Case closed — NFL general managers are the most impatient people in sports.
If this catastrophe seems familiar to casual football fans, it is because it should by now. For decades now, in front offices all around the league, NFL general managers have been jumping at the chance to mortgage a franchise’s entire future for the chance to take one stud player for the present.
In 1998, the San Diego Chargers sent two first round picks and a third round pick for Ryan Leaf. One year later, Mike Ditka and the New Orleans Saints traded their entire stock of draft picks, and a first round pick the following year, for Ricky Williams. Five years ago it was the Washington Redskins, trading away three first round picks and a second rounder for Robert Griffin. In total, these are three of the biggest draft trades the NFL has ever seen. Coincidentally, they are also three of the biggest draft busts of all time.
What is most cringe-worthy about general managers making these kinds of desperation deals today is that the blueprint for successful franchises has been laid out for years now — and it does not include lopsided trades for one player. The New England Patriots have been the gold standard for over a decade now. Year in and year out they make use of the abundant draft picks they have, selecting solid talent in each round of the draft, and then patiently waiting for these players to develop.
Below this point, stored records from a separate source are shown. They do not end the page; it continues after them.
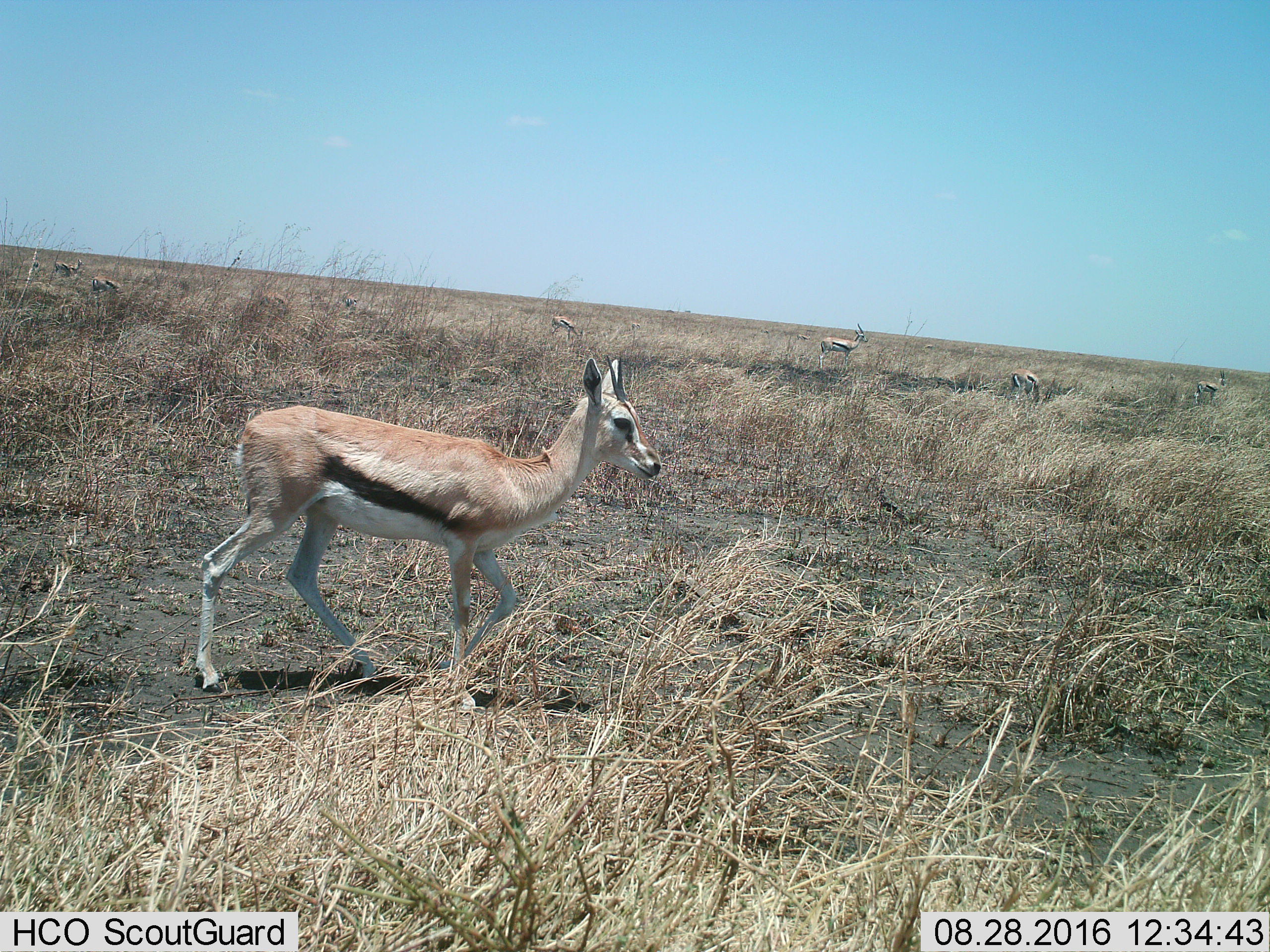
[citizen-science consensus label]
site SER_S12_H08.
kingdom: Animalia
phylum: Chordata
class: Mammalia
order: Artiodactyla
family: Bovidae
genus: Eudorcas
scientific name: Eudorcas thomsonii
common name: thomson's gazelle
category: gazellethomsons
Gazellethomsons (thomson's gazelle) (Eudorcas thomsonii), count 7. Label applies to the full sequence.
Since 2002, the Patriots have had a top-10 pick in the draft just once — yet they have been the most dominant franchise of the 21st century. It may have been a four- to six-year building process, but eventually, patience paid dividends in New England in the form of four championship rings.
It is easy to sympathize with the Rams’ and the Eagles’ reasons for wanting a rock-solid franchise saving quarterback now. The Eagles need to put the Chip Kelly era behind them as fast as possible, and the Rams are desperate for an exciting young leader to capture the interest of their new fan base in Southern California. But in both cases, numerous jobs rest on the performance of the next quarterback the front office puts behind center. Such a pivotal decision cannot be made with careless haste.
This is what truly makes the Eagles’ and Rams’ decisions to trade up so mind-boggling. If they really wanted to risk everything on trading up for a franchise quarterback, their golden opportunity is just 12 months away. Not only is this year’s quarterback draft class supposed to be one of the weakest in recent memory, next year’s stock of quarterbacks is poised to be one of the best. Deshaun Watson, Baker Mayfield, J.T. Barrett and Brad Kaaya are all arguably better prospects than Carson Wentz and Jared Goff.
But in NFL general manager time, 12 months is an eternity. Instead of waiting just one year for a deep quarterback class, where there may not have even been a need to trade up at all, Los Angeles and Philadelphia dealt their whole farm for grade B cattle today.
It is not a matter of ineptitude. General managers of NFL teams are some of the most accomplished people in the entire sports industry. Most front-office executives either have significant experience playing in the NFL or an Ivy League graduate degree. Some have both. Almost every NFL general manager has more than 20 years of NFL front-office experience — yet so few seem to possess the golden virtue of patience.
Pressure to instantly gratify fans is real, but until more executives around the league start comprehending the concept of postponing success, Robert Kraft and others are going to keep laughing their way to the Super Bowl. It may be a painful 12 to 36 months, but sometimes waiting a couple years can solidify a franchise for a decade.